Continued from page 1

“That should provide some relief fairly quickly for severely stressed capital positions in the banking system,” he said.

“There may be some light at the end of the long tunnel for the banking system and the economy,” he said. “However, it would be naive to assume that these measures alone will be a panacea for the economy. The economy is in the midst of a recession.”

Mr.
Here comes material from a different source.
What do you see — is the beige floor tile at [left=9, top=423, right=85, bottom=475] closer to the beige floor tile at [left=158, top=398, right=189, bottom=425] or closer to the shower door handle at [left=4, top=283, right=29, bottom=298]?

Bethune expects the bailout bill and further interest-rate cuts by the Federal Reserve to “provide some scaffolding under the financial markets over the next few months to prevent a more serious meltdown.”
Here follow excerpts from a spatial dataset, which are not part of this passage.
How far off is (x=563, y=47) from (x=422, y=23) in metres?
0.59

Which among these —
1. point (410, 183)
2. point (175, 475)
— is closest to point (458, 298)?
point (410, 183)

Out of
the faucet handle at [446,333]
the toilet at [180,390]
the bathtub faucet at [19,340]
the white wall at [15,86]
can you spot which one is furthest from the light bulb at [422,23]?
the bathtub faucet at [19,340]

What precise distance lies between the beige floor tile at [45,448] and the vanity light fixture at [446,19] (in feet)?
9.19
“But we do not expect to feel a palpable improvement in general credit conditions until perhaps the end of 2008 or early 2009,” he added.
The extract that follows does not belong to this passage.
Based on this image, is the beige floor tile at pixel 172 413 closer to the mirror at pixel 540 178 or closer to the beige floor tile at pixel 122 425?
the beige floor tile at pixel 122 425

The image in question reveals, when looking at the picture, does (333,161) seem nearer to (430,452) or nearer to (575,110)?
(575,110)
While banks have been tightening the terms on mortgage and home-equity loans for the last year, consumers and businesses will increasingly encounter stricter terms as well on credit cards and other loans, said Bill Hardekopf, author of “The Credit Card Guidebook.”

“While it is difficult to predict if the bailouts will be successful and save the economy, we can reasonably predict that this recent financial earthquake is going to shake up the easy and generous lending practices of banks and lenders,” he said.

“Lenders are now focused on limiting their risk and protecting themselves,” such as by lowering credit-card limits and raising rates for risky borrowers, he said. “That easy credit will not be available for as many borrowers.”

Markets also are likely to remain volatile as news of the economy and bank fortunes continue to test investor confidence.

“One thing that is clear is that even with this massive bailout, markets will remain on rocky footing for some time as investors shun risk in this very uncertain environment,” said Tyson Wright, a foreign-exchange trader at Custom House, a Canadian investment firm.